Process work has yielded spectacular benefits for companies in a wide variety of industries. For example, Air Products and Chemicals has incorporated its customer interactions in a process called Customer Engagement. By systematically rethinking its design, the company has simultaneously increased the productivity of its delivery vehicles while achieving a major reduction in customer out-of-stock situations. In consequence, the percentage of business lost to competitors has fallen 80%.

Another example includes managing service installations as a process, creating a precise and uniform design for it, and measuring its performance.
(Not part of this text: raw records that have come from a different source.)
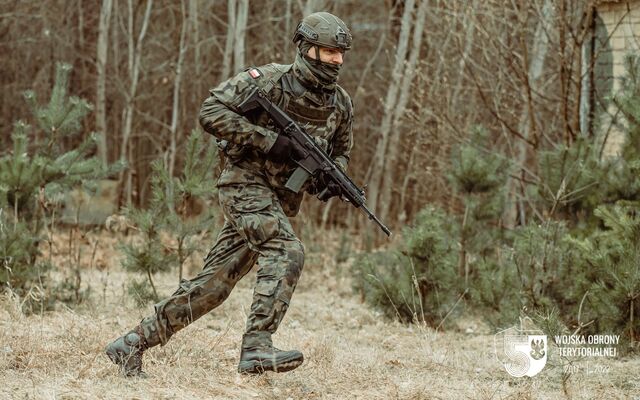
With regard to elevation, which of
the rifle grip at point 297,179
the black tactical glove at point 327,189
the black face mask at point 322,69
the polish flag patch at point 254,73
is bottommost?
the black tactical glove at point 327,189

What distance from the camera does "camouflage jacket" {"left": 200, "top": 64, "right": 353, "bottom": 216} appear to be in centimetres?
495

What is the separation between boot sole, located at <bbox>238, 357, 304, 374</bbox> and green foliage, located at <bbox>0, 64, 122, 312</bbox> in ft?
10.4

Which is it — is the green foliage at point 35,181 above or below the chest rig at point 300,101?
below

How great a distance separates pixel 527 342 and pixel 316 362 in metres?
1.54

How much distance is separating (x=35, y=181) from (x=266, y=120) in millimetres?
3419

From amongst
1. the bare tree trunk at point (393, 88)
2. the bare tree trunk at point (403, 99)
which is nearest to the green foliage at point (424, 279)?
the bare tree trunk at point (403, 99)

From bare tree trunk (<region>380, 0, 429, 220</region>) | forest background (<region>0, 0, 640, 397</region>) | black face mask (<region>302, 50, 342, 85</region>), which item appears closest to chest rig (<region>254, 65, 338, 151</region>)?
black face mask (<region>302, 50, 342, 85</region>)

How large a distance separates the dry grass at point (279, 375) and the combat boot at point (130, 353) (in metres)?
0.08

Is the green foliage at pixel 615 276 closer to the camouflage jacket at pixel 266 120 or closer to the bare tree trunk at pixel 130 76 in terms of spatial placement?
the camouflage jacket at pixel 266 120

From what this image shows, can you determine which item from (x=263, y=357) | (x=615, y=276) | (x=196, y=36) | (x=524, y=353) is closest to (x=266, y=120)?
(x=263, y=357)

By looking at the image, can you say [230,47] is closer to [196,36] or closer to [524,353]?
[196,36]

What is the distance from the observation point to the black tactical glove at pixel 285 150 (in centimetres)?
498

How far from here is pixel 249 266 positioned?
530cm

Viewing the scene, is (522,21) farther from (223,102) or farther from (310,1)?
(223,102)
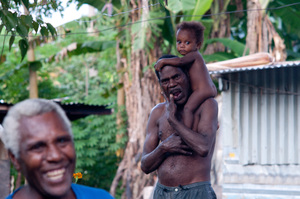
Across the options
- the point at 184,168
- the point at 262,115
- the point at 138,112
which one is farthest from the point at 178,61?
the point at 138,112

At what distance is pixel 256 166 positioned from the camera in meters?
9.03

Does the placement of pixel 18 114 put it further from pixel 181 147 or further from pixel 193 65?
pixel 193 65

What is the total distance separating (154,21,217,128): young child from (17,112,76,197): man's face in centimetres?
202

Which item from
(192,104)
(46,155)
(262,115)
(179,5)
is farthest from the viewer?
(179,5)

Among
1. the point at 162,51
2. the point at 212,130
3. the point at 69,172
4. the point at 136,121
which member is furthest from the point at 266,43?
the point at 69,172

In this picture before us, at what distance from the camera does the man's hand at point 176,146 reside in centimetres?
416

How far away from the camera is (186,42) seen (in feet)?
14.6

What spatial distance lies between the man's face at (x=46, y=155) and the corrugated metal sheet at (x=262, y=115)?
21.9ft

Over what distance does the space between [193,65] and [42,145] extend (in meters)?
2.24

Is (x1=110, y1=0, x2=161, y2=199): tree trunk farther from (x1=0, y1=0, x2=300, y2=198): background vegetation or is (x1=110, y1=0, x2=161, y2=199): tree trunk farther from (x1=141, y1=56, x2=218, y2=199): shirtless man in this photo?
(x1=141, y1=56, x2=218, y2=199): shirtless man

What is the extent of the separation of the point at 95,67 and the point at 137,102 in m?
8.54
Duke Power increased the percentage of situations in which it hooked up electrical service by the date promised to over 98%; in some company’s service territories, that figure had been as low as 30%.
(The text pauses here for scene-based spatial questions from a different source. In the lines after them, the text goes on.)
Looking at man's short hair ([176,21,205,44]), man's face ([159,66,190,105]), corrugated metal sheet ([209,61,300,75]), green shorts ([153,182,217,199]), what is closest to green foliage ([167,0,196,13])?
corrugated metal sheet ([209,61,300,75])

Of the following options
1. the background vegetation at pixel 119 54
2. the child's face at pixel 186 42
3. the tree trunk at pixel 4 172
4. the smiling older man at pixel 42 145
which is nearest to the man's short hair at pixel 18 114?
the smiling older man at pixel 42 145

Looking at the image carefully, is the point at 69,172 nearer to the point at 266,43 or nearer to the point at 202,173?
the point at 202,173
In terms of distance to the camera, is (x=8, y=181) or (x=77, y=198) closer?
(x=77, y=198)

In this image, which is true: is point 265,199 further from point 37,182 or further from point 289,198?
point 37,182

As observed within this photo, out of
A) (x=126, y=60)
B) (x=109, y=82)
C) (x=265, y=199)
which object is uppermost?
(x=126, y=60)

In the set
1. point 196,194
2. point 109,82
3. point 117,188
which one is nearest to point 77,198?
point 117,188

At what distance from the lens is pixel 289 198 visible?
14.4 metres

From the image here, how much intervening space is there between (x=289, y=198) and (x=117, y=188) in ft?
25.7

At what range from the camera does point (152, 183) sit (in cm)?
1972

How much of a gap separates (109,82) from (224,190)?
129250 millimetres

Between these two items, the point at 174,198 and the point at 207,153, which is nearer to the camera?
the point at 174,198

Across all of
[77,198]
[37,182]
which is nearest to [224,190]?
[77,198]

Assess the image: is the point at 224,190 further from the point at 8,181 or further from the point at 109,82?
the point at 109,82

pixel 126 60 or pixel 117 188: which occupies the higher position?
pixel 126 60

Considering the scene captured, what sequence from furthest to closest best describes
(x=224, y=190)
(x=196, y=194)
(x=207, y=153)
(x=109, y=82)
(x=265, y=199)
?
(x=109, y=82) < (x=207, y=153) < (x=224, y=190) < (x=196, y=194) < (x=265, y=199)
Supply Chain Management is a Significant Leverage Point

Supply chain management has been a major focus for process improvement efforts, driven by several factors:

  • First, supply chain management is an area of strategic importance as it often includes the major cost elements and assets for “product oriented” companies (including elements such as production and distribution facilities, inventory, purchased materials, manufactured goods, and the majority of employees).
  • Second, supply chain management also has a major impact on several critical elements of customer satisfaction, such as on-time delivery, order completeness, total product costs, and ability to drive growth in new markets.
  • And lastly and most importantly, supply chain management, by definition, focuses on cross functional processes.
    Examples include:

    • Order Fulfillment: How to receive, process, fulfill and deliver an order efficiently and in a way that meets customer requirements
    • Sourcing and Procurement: How to source, procure, and assure the timely and efficient delivery of materials and components
    • Sales and Operational Planning: How to plan and manage a sales and operational planning process so that operations and sales priorities and policies are in alignment

Moreover, in recent years, supply chain management has been extended to processes that reach beyond the four walls of a single company to the extended supply chain or the management of processes with and across one’s vendors, customers and third party logistics providers, which is a much more complex and challenging endeavor.

Business Intelligence to the Rescue

Traditionally, business intelligence has provided enterprise-wide reporting for large companies by undertaking large, complex projects to gather enterprise-wide data, build and map the data into a data warehouse, buy and implement a reporting tool, and create reports with the tool. This typically takes 9 to 18 months, costs upwards of a million (or many million) dollars, requires IT staff to build reports for users, and only includes data deemed “useful across the enterprise”. Important metrics like customer profitability, product profitability, channel profitability, process cycle times, the cost of quality, customer loyalty, and order fulfillment and vendor performance scorecards are rarely routinely measured because of the time and effort required to assemble the data. This leaves companies without key information needed to manage their business.

However, new technologies, often referred to as rapid deployment business intelligence solutions or on-demand business intelligence, that focus on a specific business problem (versus an enterprise or global solution), and are geared for speed, often delivering a solution in weeks, are providing powerful benefits to companies.